Tuesday, November 1, 2011

El gran piramde de Cholula: An exercise in ruins

What at first appears to be a cathedral prominently standing atop a large hill is really an exercise in ruins, the ruins of what was at one time the largest pyramid in the world.





While this particular pyramid isn't the subject of my study, these are the beginnings of my dissertation. In an e-mail to a friend I described it in this way:


Mexico in/as Ruins in 20th Century Mexican Poetry and Narrative. The title is a bit broad, but in one chapter I want to look at earlier manifestations of Mexico as ruins. In Octavio Paz and Pacheco, the poetry of the 40-60's often returns to the metaphor of ruins to describe the political or social situation of the country. But there is also an element of time as flux, the past is creeping back into the present, the wrongs of the past that we thought were buried are coming back to haunt us. That may transition into the next chapter which would look at Rulfo and maybe another dude named Tario who, when everyone else is concerned about the nation and a "national" literature, are writing about ghosts and ghost towns. That is their critique of the national project and the govt. and reforms that came out of the revolution. There could also be a contemporary novel included here, because at the turn of the century, it went back to that era and explored how the polished facade of what the nation and the city were, was really just that. That Mexico City was populated by corpses, drug addicts, prostitutes, etc.

Finally the last chapter may be an ecocritical reading of the poetic response to the 1985 quake that literally made a ruin out of Mexico City. I think this topic will allow me to use, as a point of comparison, theory on time, ghosts, and repetition (the stuff I like) while not looking beyond the make and replacing the text with theory.

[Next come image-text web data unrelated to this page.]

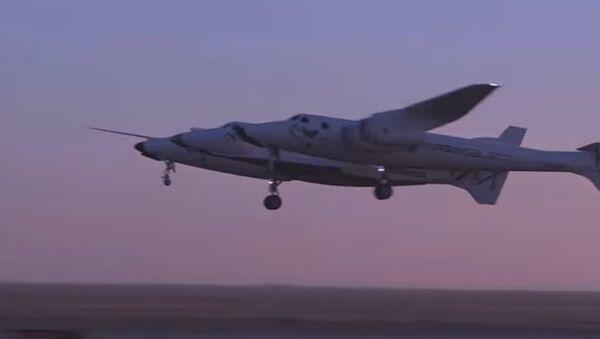 Virgin Galactic Aircrafts - Sputnik International
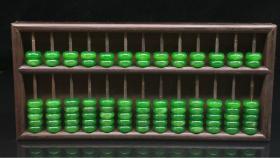 翠玉算盘 文房摆件 重量850g,长30厘米,宽14厘米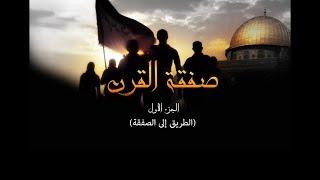 """وثائقي خطير جداً يكشف """"كيف تأسست دوله اسرائيل"""" وهل  شارك العرب في تأسيسها أم لا  ...!!"""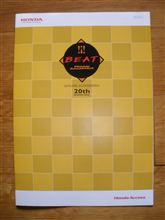BEAT 20th anniversary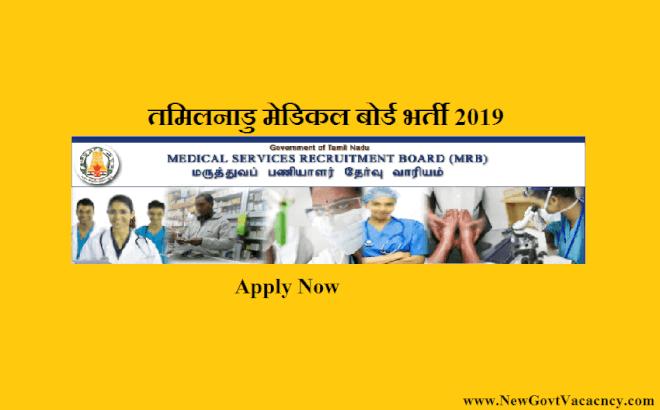 TN MRB Nurse Recruitment 2019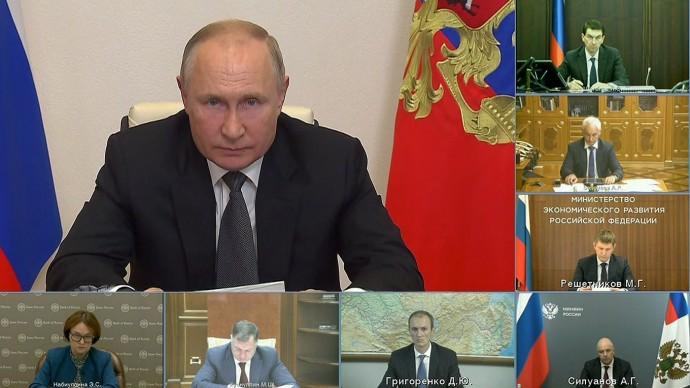 Видео совещания Владимира Путина поэкономическим вопросам 21 сентября 2021 года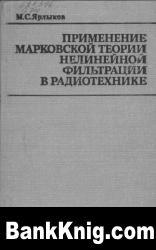 Книга Применение Марковской теории нелинейной фильтрации в радиотехнике
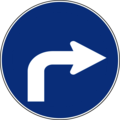 Turn Right PW03 R2 03.png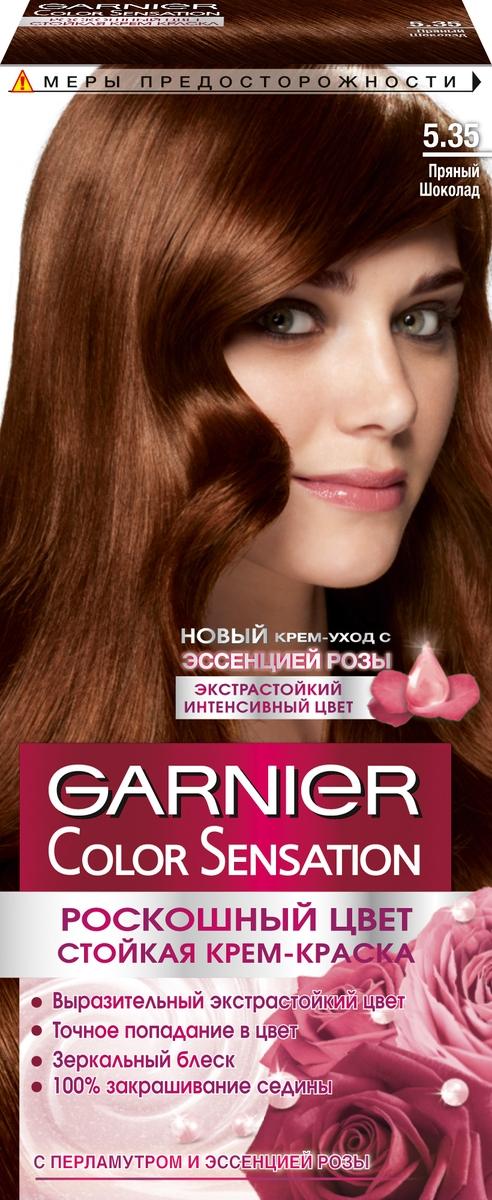 Garnier Стойкая крем-краска для волос Color Sensation, Роскошь цвета, оттенок 5.35, Пряный шоколад tefia крем краска для волос с маслом монои color creats 60 мл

This project may be derailed or radically changed due to my recent discovery that this book exists. But I hope not. Today I was reading about the building of the Catedral Metroploitana in Mexico City and looking for a good text that I can use in a term paper. In the term paper I want to address that the cathedral (or at least its predecessor which was built by Cortés) was built with stones from the Temlpo Mayor of Tenochtitlan and how the two  buildings are, in a way, one and the same while not being the self-same. If I am understanding my readings this quarter, that means they are an instance of the Deleuzian notion of repetition. But I can't tell you that I am understanding Deleuze well, if at all. That has been a source of frustration and maybe I shouldn't have taken these Deleuze courses this quarter. Regardless, I am excited to get working on my PhD reading list/dissertation list. I am beginning to see light shining through the edges of the jungle.